● **PASSAGE GIVEN**:

+ + + + + + +

# X Factor Grand Final - Updated



## Tina xx (Aug 30, 2006)

Ok ladies, thought I would set up a poll and see you all think will make it to the final 3.

All you have to do is vote for the 3 that you think will be in the final and then post who you have voted for. Who ever guesses all 3 acts corrects will be given credits (if you are charter VIP) or will be blown bubbles. If no one guesses all 3, then it will be who ever guesses 2     

Don't forget to join me in Chat Sat and have a good gossip    Pop in on Sunday and we will see who is right


----------



## Tina xx (Aug 30, 2006)

Right, I've voted and think it will be Matt, Cher and One Direction in the final


----------



## kellixxx (May 30, 2007)

Matt one direction and rebecca 

Matt 2 win though

Kelli


----------



## MAL. (Mar 19, 2007)

Matt, One Direction and Rebecca


----------



## Tina xx (Aug 30, 2006)

Please make sure that you post who you have voted for here so that you can have your credits/bubbles


----------



## M2M (Sep 16, 2009)

I have voted for it to be Matt, One Direction and Rebecca in the final 3... and hopefully Matt to win!


----------



## Jasey (Nov 2, 2007)

I reckon Matt, One Direction and Rebecca, even though I prefer Cher to the latter two.


----------



## BobbyS (Sep 23, 2010)

Matt (to win), Rebecca (last 2)and One Direction (to go out first)


----------



## ophelia (Sep 27, 2005)

I´ve voted Matt, Cher and One Direction.


----------



## peacelily (Feb 24, 2006)

Matt, Rebecca and One Direction (Matt to win   ).


----------



## Mish3434 (Dec 14, 2004)

Matt, One Direction and Cher, not necessarily who I want in the final but who I think will be xx


----------



## Candee (Feb 1, 2009)

I also voted Matt, One Direction and Rebecca.

+ + + + + + +

● **SUPPLIED RECORDS**:
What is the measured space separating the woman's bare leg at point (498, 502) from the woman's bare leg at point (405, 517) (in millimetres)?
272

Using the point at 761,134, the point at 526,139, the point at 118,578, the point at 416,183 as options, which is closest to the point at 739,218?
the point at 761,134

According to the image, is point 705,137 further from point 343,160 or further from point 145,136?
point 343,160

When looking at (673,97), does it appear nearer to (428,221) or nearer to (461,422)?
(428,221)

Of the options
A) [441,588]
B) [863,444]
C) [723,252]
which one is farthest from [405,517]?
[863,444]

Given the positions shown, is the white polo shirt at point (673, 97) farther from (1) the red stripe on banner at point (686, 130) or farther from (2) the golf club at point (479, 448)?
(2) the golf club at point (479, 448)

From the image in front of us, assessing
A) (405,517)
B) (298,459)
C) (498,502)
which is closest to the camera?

+ + + + + + +

● **PROBLEMS**:
[1] For each statement, say whether it agrees with the X Factor forum thread, answering yes or no and quoting the deciding words of the thread: (a) Tina xx predicted that Matt, Cher and One Direction would reach the final. (b) BobbyS expected One Direction to go out first. (c) Jasey prefers Rebecca to Cher.
[2] From the X Factor forum thread, extract the stretch from "## Mish3434 (Dec" through "Direction and Rebecca.".

● **ANSWERS TO EACH TASK**:
[1]
(a) Yes: "Right, I've voted and think it will be Matt, Cher and One Direction in the final"
(b) Yes: "One Direction (to go out first)"
(c) No: "even though I prefer Cher to the latter two."

[2]
## Mish3434 (Dec 14, 2004)

Matt, One Direction and Cher, not necessarily who I want in the final but who I think will be xx


----------



## Candee (Feb 1, 2009)

I also voted Matt, One Direction and Rebecca.